__WORK ITEM__. Each line in the data holding "crab" should be listed.

__SOURCE INFORMATION__.
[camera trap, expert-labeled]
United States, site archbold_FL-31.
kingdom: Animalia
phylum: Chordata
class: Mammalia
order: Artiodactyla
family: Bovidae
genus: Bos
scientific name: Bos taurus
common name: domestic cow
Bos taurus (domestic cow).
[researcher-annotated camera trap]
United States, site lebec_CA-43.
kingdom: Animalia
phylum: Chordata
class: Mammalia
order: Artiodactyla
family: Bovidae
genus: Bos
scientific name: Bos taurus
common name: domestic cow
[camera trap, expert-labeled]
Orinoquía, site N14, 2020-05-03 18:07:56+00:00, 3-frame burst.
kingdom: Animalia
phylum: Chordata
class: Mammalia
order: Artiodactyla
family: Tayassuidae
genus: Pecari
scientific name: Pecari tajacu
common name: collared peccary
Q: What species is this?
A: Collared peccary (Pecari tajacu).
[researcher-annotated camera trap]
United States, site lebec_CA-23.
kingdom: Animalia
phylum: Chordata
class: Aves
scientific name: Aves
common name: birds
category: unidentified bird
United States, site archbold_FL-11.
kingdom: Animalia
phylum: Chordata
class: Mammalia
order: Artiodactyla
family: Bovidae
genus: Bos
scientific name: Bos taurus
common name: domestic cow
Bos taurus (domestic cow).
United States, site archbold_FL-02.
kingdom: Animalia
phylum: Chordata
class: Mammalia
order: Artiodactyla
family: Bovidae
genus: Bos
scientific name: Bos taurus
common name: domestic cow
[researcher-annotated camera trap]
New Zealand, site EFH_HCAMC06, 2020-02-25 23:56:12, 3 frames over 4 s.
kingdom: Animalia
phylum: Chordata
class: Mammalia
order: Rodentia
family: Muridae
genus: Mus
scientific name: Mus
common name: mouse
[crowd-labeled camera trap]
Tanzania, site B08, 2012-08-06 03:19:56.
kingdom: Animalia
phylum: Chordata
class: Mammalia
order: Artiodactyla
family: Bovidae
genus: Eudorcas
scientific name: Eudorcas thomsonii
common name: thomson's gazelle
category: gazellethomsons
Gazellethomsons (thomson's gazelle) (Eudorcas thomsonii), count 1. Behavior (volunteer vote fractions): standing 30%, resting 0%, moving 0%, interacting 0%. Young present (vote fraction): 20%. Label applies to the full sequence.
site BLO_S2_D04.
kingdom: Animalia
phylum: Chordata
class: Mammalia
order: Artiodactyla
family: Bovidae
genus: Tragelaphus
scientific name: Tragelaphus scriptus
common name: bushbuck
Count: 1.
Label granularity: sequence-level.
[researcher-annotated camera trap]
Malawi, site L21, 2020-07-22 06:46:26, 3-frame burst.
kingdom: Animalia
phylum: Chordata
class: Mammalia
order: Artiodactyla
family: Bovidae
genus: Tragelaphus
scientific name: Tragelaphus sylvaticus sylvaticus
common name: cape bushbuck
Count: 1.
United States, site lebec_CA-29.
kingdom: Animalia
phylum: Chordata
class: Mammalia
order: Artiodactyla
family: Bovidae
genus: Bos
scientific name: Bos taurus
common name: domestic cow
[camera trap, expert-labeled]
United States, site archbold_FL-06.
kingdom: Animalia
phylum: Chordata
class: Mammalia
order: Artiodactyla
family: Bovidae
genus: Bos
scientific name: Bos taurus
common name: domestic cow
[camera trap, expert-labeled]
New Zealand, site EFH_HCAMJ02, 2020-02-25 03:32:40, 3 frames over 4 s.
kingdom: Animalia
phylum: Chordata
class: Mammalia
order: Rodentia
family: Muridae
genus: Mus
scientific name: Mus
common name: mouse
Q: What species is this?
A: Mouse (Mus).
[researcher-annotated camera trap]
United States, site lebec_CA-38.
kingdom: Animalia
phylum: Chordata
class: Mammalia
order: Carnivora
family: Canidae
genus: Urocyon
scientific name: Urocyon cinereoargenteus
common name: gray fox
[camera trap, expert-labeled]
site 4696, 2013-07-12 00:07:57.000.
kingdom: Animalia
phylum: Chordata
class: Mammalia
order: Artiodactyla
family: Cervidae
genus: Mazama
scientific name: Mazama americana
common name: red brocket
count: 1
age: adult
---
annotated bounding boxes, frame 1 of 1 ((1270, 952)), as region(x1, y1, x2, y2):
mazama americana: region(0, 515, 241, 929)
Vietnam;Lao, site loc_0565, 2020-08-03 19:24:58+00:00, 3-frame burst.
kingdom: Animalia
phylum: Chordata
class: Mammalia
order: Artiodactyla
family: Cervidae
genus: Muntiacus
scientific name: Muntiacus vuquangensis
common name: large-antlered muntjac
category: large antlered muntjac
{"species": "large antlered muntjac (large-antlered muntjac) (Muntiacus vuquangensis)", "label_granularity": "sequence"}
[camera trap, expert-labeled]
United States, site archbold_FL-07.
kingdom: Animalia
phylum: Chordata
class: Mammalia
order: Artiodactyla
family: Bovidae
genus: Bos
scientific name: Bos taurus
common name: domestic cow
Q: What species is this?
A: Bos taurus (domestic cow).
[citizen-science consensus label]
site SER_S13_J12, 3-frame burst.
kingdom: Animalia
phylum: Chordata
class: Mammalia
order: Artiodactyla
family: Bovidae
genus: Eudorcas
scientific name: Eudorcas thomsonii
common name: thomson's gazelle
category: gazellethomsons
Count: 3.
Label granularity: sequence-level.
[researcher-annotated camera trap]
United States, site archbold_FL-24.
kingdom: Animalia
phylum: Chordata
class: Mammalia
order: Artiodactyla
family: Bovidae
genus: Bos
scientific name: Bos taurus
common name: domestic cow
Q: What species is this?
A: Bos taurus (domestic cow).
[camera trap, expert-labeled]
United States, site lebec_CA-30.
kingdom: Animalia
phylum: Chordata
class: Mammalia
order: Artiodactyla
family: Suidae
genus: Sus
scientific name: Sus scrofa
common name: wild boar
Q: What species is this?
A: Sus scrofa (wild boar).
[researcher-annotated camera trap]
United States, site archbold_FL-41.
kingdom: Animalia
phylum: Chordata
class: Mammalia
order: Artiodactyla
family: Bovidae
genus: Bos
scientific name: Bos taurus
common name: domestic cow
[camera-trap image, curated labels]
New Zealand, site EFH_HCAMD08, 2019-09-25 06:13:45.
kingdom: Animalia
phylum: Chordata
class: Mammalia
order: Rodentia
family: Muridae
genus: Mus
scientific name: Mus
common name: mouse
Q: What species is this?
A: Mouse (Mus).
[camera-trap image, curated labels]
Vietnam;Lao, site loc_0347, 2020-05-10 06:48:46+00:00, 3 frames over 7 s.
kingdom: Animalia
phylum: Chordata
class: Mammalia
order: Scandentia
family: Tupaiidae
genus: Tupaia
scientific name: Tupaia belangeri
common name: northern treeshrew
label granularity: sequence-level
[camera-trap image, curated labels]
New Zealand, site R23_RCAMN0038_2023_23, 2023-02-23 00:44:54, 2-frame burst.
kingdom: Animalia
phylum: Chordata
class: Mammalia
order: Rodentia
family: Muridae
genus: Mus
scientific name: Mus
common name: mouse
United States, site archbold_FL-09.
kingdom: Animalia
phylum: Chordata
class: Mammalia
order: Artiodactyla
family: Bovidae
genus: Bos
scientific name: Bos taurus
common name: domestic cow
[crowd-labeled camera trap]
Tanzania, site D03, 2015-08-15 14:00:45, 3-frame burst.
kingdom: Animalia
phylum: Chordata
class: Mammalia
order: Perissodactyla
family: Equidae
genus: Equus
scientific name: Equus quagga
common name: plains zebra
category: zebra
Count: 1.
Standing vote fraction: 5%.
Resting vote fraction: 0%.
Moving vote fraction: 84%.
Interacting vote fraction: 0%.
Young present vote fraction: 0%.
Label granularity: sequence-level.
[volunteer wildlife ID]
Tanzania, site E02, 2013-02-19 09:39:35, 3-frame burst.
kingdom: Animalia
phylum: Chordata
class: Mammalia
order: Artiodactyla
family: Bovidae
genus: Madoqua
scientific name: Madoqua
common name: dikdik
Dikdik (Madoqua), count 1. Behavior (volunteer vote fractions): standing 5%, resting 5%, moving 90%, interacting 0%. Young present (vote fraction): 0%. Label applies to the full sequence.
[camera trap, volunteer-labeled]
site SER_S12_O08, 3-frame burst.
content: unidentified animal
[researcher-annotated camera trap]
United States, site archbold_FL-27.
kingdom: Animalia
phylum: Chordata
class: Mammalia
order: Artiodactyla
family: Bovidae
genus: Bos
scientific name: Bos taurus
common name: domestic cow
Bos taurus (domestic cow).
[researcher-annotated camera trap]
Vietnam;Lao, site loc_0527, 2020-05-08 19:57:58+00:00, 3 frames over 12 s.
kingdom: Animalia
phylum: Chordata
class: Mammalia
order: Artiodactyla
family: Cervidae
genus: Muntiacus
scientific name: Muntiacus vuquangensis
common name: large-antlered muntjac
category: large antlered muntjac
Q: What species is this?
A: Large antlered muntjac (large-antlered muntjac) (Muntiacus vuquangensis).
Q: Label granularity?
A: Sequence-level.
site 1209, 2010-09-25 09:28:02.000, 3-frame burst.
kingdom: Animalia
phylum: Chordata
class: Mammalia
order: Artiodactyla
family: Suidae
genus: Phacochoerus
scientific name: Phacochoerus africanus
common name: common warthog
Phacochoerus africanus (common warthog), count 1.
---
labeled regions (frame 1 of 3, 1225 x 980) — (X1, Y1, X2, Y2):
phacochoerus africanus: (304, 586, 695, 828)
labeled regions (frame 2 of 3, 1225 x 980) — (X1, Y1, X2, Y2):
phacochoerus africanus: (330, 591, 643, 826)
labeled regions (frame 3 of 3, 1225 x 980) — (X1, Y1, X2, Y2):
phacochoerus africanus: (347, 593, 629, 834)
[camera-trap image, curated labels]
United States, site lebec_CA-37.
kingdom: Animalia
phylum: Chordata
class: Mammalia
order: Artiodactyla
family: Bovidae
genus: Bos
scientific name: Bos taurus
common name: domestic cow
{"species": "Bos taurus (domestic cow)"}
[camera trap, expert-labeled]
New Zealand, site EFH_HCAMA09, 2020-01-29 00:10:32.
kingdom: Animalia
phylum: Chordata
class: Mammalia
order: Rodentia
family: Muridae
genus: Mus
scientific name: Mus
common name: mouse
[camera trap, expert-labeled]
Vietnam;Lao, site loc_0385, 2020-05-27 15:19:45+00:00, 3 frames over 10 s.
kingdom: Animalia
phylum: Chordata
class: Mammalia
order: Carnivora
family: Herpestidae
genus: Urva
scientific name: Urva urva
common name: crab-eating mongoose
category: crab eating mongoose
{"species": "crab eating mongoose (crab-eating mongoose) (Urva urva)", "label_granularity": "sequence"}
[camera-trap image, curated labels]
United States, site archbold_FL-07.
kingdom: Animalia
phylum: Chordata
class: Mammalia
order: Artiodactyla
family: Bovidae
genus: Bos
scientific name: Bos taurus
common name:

__OUTPUT__.
common name: crab-eating mongoose
category: crab eating mongoose
{"species": "crab eating mongoose (crab-eating mongoose) (Urva urva)", "label_granularity": "sequence"}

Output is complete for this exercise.